Clinical Implications

In the present study, we demonstrated that landiolol was associated with a lower incidence of POAF with no statistical differences in adverse clinical events. Although observational data were utilized in our study, attempts have been made to eliminate the influence of confounding factors by estimating the therapeutic effects of landiolol in preventing POAF using PS-matched analyses. The robustness of the result was confirmed by IPTW. As a result, the relative risk was found to be less than half. Thus, the clinical implication of the present study is quite simple. Physicians or surgeons should consider landiolol as a therapeutic option for the prevention of POAF after aortic root, ascending aorta, and aortic arch surgery. Because few reports have investigated the efficacy and safety of landiolol for the prevention of POAF after such surgery, we hope that the present study contributes to efforts in minimizing POAF and achieving better prognosis in clinical settings.

Study Limitations

Several limitations of the present study should be considered when interpreting the results. First, because this was a single-center retrospective observational study, the therapeutic effects of landiolol for the prevention of POAF could not be determined despite the attempts made to eliminate the influence of confounding factors by performing PS-matched or IPTW analyses. Especially, it is unclear how our hypothermia protocol influences the generalizability of the study results given the association between hypothermia and arrhythmic events such as POAF. Second, several patient background characteristics could not be well balanced; thus, we evaluated the robustness of the results using IPTW. Third, the prescription rate of postoperative oral or transdermal beta-blockers was quite low partly because their use for the prevention of POAF was not covered by medical insurance in Japan during the study period. Fourth, the small sample sizes in the subgroup analysis may limit meaningful conclusions. Fifth, differences in hard end points such as the 30-day mortality and cerebral infarction were statistically underpowered because of the low incidence of these events and the small study population. The sample size was too small to address the more serious consequences of POAF in this study and we need more investigations or meta-analysis.
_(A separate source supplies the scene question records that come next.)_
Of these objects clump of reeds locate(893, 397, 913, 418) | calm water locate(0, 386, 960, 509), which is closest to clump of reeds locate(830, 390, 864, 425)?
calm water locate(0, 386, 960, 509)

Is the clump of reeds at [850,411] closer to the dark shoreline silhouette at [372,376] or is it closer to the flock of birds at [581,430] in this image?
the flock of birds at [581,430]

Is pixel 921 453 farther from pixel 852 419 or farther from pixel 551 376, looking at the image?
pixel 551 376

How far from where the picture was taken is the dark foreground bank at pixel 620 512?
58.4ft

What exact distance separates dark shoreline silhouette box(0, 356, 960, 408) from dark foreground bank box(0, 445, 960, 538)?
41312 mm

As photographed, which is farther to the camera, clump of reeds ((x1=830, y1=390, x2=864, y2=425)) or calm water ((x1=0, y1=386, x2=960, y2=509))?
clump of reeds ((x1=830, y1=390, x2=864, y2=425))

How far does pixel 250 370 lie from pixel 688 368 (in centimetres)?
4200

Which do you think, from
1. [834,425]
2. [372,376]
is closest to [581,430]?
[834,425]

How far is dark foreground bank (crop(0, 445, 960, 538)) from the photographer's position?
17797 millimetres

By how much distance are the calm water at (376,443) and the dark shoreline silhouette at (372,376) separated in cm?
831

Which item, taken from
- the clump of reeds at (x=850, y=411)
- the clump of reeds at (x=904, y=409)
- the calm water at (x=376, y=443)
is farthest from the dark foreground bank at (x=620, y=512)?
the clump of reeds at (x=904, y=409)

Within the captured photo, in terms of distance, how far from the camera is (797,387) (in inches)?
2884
Hence, further evaluations by larger cohort studies or randomized trials are warranted.

Conclusions

Intravenous landiolol administration was associated with a lower incidence of POAF in a PS-matched cohort after aortic root, ascending aorta, and aortic arch surgery.

Conflict of Interest Statement

The authors reported no conflicts of interest.

The Journal policy requires editors and reviewers to disclose conflicts of interest and to decline handling or reviewing manuscripts for which they have a conflict of interest. The editors and reviewers of this article have no conflicts of interest.